AVAILABLE DATA:
►

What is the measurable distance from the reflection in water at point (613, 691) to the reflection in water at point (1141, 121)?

◄
►

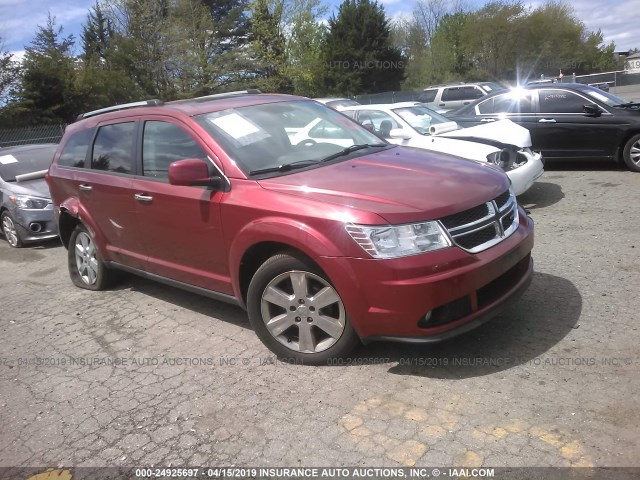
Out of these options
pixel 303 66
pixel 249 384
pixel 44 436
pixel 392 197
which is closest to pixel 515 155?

◄
►

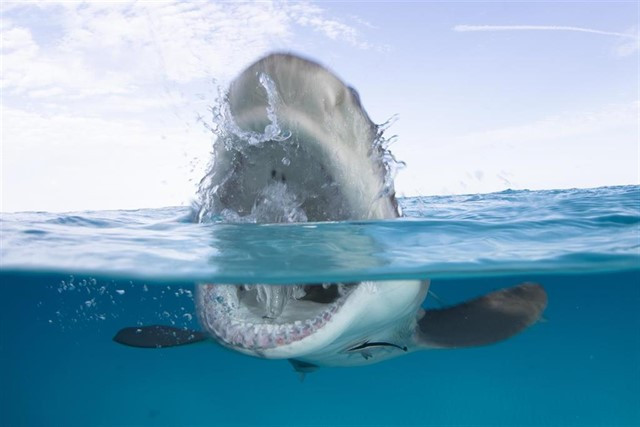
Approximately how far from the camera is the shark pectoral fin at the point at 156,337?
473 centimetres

◄

WORK TO DO: Return every line of the entries above that contains the string "from". Treat uppercase and lowercase letters as different.

IN RESPONSE:
What is the measurable distance from the reflection in water at point (613, 691) to the reflection in water at point (1141, 121)?
Approximately how far from the camera is the shark pectoral fin at the point at 156,337?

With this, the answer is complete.